Data Integration and the Healthcare Industry
According to Health Data Management, “ ‘Despite the widespread adoption of electronic health records, the integration of healthcare data remains a critical challenge for the industry as it strives to achieve interoperability,’ said Karen DeSalvo, MD, National Coordinator for Health IT.”
The Office of the National Coordinator for Health Information Technology (ONC) chief pointed to HL7’s Fast Healthcare Interoperability Resources (FHIR) as an open health data standard that offers a promising approach to meeting the demand for semantic interoperability. This also should minimize the need for metadata translation services, which is fundamental to most data integration technologies.
She said, “FHIR seeks to address the lack of a universal terminology standard that continues to be a major barrier to communication between different EHR systems and the ability to derive clinical meaning from data.”
At the same time, healthcare organizations need to understand that true data integration will require a change in the culture of data sharing in the healthcare industry. It’s been my experience that my healthcare clients looking at data integration default on holding tightly to data, with the fear being HIPAA or have challenges around privacy.
A few things need to change before the healthcare vertical can take advantage of data integration.
First, there needs to be a fundamental understanding of the laws around data privacy, and other rules and regulations. Many organizations operate under the assumption that all data is protected, and that integration, by its very pattern, will unprotect it. Both assumptions are false.
Second, decision makers need to realize that embracing data integration technology will result in much better care. By the sharing of data, automatic checks and balances are in place. For instance, a cardiologist could spot a drug reaction on an EKG, based upon information coming into the cardiologist’s system from the patient’s GP. Or, the ability to spot patterns that could be leading to a stroke through the use of a wearable device. The number of lifesaving use cases are too long to list.
Finally, there needs to be a culture of data sharing amongst care providers who have traditionally protected data and purposely kept it separated and confidential. This means that the data generated, while managed and protected, is still shared among authorized entities. Of course, we need good layers of security and governance, but those are solvable problems.

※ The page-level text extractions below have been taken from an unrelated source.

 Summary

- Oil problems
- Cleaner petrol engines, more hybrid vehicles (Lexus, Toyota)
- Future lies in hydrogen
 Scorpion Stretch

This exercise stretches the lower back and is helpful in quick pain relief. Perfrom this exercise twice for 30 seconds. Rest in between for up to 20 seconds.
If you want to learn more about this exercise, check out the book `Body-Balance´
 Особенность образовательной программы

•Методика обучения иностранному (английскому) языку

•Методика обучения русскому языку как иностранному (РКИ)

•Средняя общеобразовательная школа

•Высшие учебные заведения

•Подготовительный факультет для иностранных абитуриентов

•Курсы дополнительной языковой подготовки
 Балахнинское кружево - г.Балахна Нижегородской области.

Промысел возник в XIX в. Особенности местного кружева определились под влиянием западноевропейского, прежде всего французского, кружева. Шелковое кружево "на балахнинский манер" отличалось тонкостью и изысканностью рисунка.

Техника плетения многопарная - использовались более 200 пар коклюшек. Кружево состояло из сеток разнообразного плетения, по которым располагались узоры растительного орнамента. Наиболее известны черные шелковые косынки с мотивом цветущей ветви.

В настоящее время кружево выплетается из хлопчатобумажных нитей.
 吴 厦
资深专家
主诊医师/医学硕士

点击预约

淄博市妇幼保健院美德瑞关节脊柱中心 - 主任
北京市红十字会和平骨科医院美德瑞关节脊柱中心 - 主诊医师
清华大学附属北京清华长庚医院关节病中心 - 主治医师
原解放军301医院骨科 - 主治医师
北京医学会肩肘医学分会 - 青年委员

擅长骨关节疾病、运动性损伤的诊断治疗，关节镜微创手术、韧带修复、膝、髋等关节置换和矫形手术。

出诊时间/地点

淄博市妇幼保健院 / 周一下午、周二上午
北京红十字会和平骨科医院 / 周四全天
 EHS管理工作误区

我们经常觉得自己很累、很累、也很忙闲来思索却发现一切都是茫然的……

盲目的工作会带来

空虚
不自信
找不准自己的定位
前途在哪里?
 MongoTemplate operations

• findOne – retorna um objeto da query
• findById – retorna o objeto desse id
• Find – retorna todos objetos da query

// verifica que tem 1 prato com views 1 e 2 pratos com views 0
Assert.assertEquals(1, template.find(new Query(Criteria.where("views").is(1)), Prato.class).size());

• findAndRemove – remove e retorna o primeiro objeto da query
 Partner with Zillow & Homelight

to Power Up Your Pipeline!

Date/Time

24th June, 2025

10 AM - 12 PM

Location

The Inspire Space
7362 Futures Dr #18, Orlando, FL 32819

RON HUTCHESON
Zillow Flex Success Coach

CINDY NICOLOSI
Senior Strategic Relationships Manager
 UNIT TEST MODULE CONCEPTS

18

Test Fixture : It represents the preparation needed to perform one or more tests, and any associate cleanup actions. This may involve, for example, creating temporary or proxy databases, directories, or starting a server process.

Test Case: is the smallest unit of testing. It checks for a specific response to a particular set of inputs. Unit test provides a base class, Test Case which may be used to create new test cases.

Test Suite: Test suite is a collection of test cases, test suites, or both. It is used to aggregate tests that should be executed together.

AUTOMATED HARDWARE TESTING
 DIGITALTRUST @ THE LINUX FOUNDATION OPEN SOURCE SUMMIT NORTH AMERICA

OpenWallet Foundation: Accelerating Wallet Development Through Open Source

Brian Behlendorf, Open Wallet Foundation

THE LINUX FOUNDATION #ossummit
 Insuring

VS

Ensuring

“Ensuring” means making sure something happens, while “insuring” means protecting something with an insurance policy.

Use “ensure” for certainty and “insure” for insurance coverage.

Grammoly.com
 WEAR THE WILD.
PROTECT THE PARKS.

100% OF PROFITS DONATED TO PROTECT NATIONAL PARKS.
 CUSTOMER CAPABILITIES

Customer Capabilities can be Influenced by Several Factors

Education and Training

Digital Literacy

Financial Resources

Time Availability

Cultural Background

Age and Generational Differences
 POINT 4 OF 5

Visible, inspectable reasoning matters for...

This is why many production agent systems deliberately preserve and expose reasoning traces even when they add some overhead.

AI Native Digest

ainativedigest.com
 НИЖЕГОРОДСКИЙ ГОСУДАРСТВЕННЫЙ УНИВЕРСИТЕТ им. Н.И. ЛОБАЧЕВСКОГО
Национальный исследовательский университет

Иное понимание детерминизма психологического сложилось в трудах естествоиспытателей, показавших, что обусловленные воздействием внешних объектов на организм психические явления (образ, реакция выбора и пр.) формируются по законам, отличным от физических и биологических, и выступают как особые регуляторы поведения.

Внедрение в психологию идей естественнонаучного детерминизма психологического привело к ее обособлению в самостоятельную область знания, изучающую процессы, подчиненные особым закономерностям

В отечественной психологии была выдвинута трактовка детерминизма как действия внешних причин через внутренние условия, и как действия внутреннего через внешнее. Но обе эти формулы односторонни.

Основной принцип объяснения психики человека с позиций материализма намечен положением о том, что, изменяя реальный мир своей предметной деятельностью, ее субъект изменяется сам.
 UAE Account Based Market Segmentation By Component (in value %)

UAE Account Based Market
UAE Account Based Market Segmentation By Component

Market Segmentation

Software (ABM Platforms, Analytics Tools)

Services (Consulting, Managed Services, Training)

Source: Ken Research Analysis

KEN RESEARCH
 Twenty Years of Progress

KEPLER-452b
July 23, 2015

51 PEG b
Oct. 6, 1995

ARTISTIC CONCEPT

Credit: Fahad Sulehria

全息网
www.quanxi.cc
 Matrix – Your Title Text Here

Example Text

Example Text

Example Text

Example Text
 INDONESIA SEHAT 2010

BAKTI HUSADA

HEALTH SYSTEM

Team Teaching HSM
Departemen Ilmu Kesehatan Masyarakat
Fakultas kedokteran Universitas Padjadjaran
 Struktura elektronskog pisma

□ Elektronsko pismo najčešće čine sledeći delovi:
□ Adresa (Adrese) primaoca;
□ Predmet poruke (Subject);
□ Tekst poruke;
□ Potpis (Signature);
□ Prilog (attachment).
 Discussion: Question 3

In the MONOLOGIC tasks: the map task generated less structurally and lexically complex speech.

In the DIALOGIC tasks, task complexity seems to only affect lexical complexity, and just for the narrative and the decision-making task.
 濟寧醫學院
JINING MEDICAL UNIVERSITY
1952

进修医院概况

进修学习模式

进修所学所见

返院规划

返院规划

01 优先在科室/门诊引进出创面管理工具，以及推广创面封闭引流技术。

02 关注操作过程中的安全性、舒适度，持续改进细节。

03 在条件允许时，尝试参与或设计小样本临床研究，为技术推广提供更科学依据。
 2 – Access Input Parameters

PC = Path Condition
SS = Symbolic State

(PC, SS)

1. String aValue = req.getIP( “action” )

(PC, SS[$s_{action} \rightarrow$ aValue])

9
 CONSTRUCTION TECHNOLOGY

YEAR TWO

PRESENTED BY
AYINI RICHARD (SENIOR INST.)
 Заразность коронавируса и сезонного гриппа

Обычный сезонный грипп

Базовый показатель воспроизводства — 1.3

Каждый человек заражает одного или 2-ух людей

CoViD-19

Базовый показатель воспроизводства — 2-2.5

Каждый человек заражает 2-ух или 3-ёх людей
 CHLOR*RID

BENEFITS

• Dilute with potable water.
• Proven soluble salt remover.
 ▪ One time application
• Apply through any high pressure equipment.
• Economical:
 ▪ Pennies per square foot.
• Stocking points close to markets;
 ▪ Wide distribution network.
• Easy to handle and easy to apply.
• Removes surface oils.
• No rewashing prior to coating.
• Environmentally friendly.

Data sharing in the world of healthcare is what many like to call “life critical.” As we get better at healthcare and live longer, the need to provide a consistent view of patient data is the real problem to solve.
That said, there needs to be more of a “fire in the belly” approach to data integration in the healthcare vertical. This means that a much better effort needs to be put forward, including just getting started with the planning. If that does not happen soon, then we’re all at risk.